Philippe Garrel : désespoir éblouissant (2016) (Hyunsil Book, 2016)

Garrel à Séoul

Le musée d’art moderne et contemporain de Séoul a consacré à la fin de l’année dernière (du 25 novembre 2015 au 28 février 2016) une grande rétrospective aux films de Philippe Garrel. De cet événement, il reste de nombreux Carnets filmés de Gérard Courant (disponibles sur You Tube, notamment les « Master class » de l’auteur de Liberté la nuit) et un beau catalogue franco-anglais (édité en plus d’un catalogue coréen plus complet).

Il y a deux manières d’aborder cet ouvrage. La première, sans doute la moins bonne, est de se contenter d’un regard objectif et « franco-français ». Dans ce cas, il est possible d’émettre quelques critiques : contributions inégales, traductions parfois bien hasardeuses, nombreuses coquilles dans les textes.

Mais si l’on prend un peu de recul et qu’on prend conscience du boulot consciencieux mené par le musée (après tout, est-ce qu’il existe un catalogue de l’exposition Im Kwon-Taek à la Cinémathèque française ? Si oui, existe-t-il une version anglo-coréenne ? ) et des efforts fournis pour offrir aux spectateurs (et lecteurs) francophones un bel ouvrage ; on ne peut que tirer notre chapeau aux concepteurs de cet ouvrage.
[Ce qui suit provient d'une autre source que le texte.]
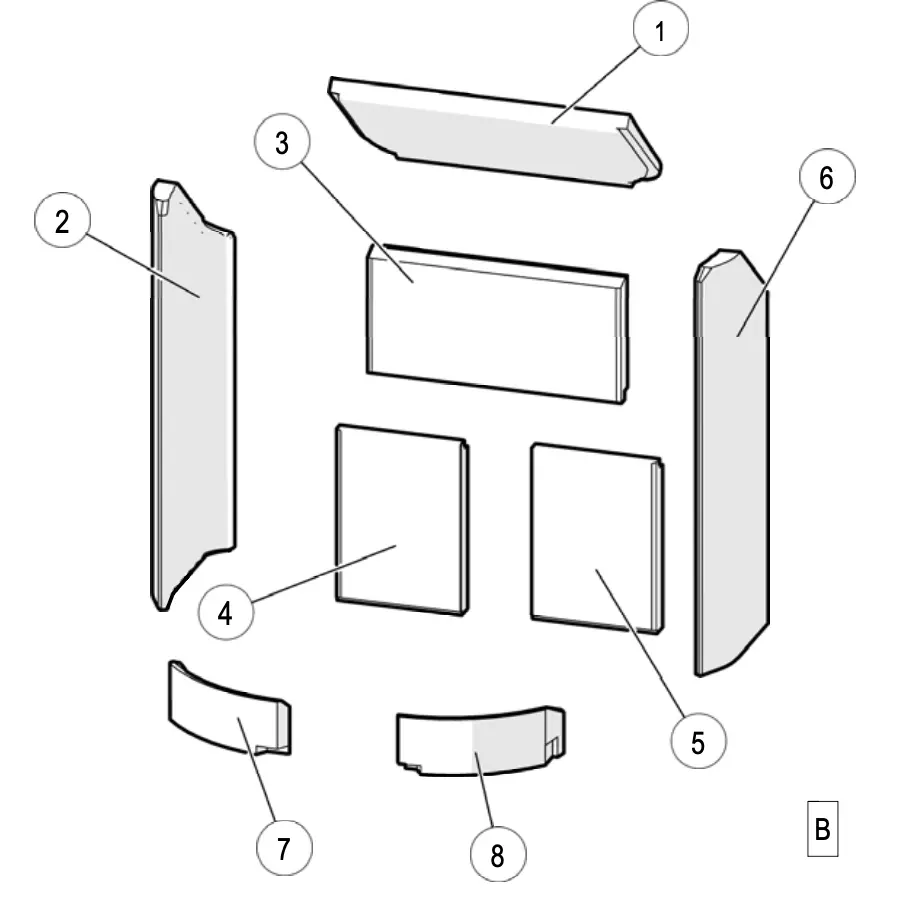 1
3
2
6
4
5
7
8
B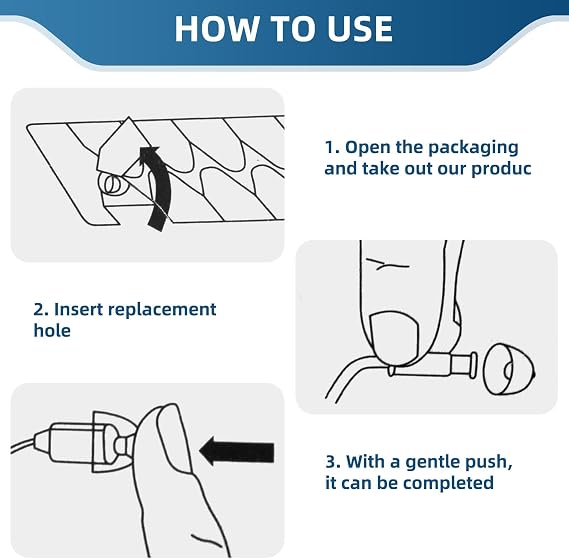 HOW TO USE

1. Open the packaging and take out our produc

2. Insert replacement hole

3. With a gentle push, it can be completed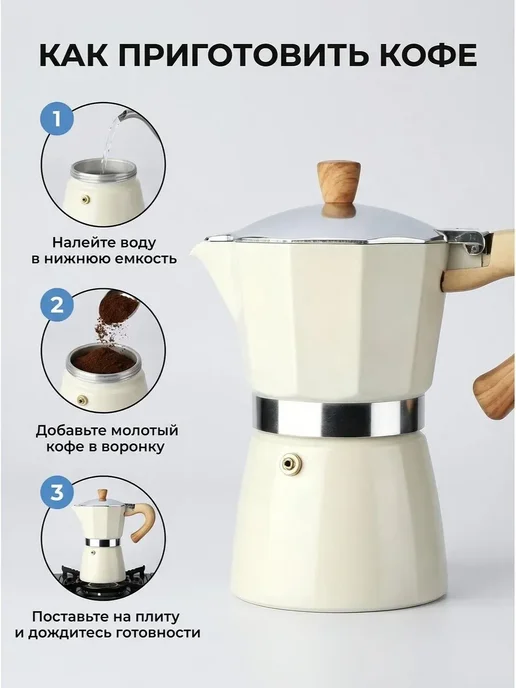 КАК ПРИГОТОВИТЬ КОФЕ

1

Налейте воду
в нижнюю емкость

2

Добавьте молотый
кофе в воронку

3

Поставьте на плиту
и дождитесь готовности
Outre un petit texte sur la plupart des films de Garrel (probablement ceux qui ont été projetés), un ensemble d’essais et de documents (dont une lettre de Godard) compose une mosaïque de points de vue sur l’œuvre du cinéaste. Si les problèmes de traduction m’ont un peu tenu éloigné des textes non francophones (notamment celui qui ouvre le catalogue et qui tente de tirer l’œuvre de Garrel dans le champ de l’art contemporain), d’autres se révèlent passionnants. Je pense notamment à ceux de Nicole Brenez (un de ces deux textes, consacré à l’œuvre télévisuelle du cinéaste, avait déjà été publié dans le catalogue de la grande rétrospective qui avait eu lieu à Bobigny), à celui du spécialiste Philippe Azoury, celui de Cyril Béghin sur le rapport aux acteurs ou encore celui de Dominique Païni sur la figure du miroir dans le cinéma de Garrel.
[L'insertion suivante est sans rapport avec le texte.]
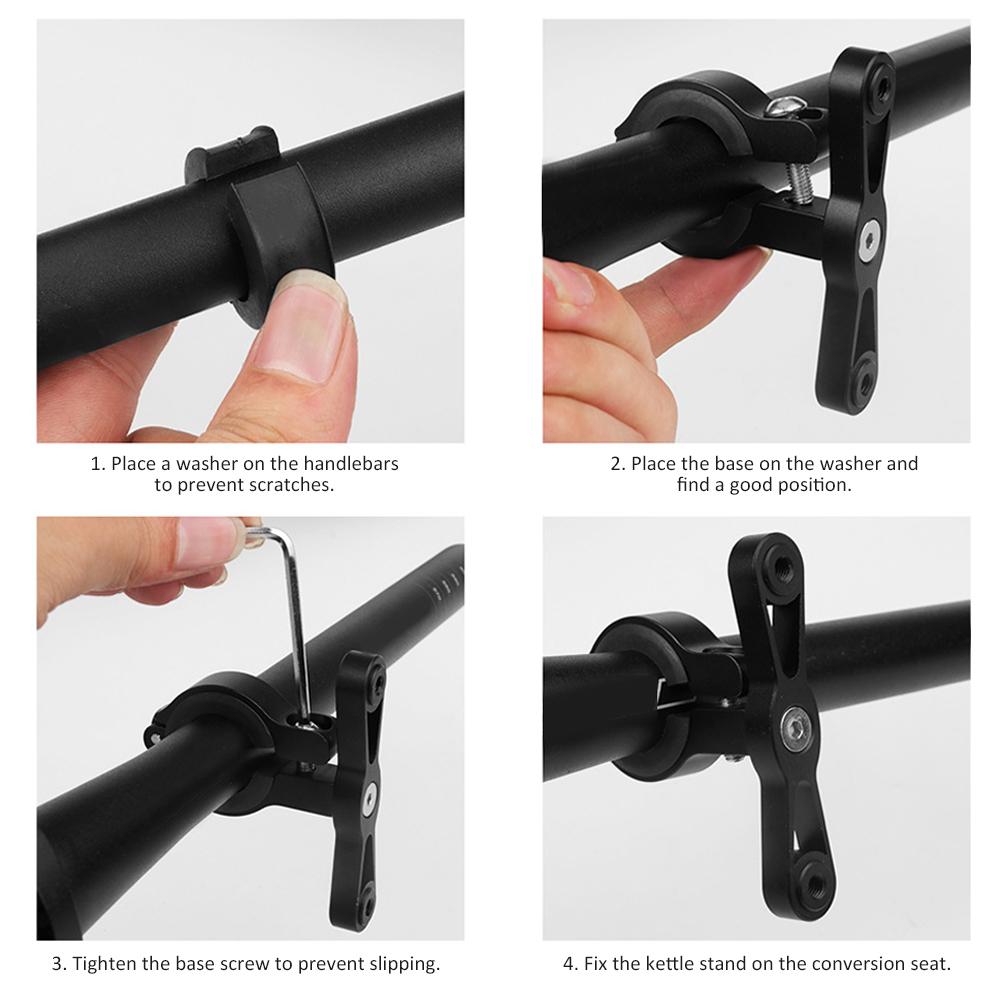 1. Place a washer on the handlebars to prevent scratches.

2. Place the base on the washer and find a good position.

3. Tighten the base screw to prevent slipping.

4. Fix the kettle stand on the conversion seat.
Tous ces courts essais reviennent sur les différentes « périodes » de la filmographie de Garrel : la période « révoltée » avec l’expérience du groupe Zanzibar (beau texte de Jackie Raynal), la période Nico, le retour à la narration après L’Enfant secret, les films plus récents (avec un formidable extrait du journal de Clotilde Courau sur le tournage de L’Ombre des femmes)…

Les spécialistes n’apprendront certainement rien de bien neuf en feuilletant ce catalogue mais, là encore, il faut avoir conscience qu’il s’agit d’un ouvrage édité par un musée coréen sur un cinéaste qui, même en France, n’a qu’une audience limitée. Cette volonté d’accompagner l’œuvre mérite le plus grand respect et toute notre admiration, d’autant plus que « l’objet livre », un peu « arty », est très, très beau.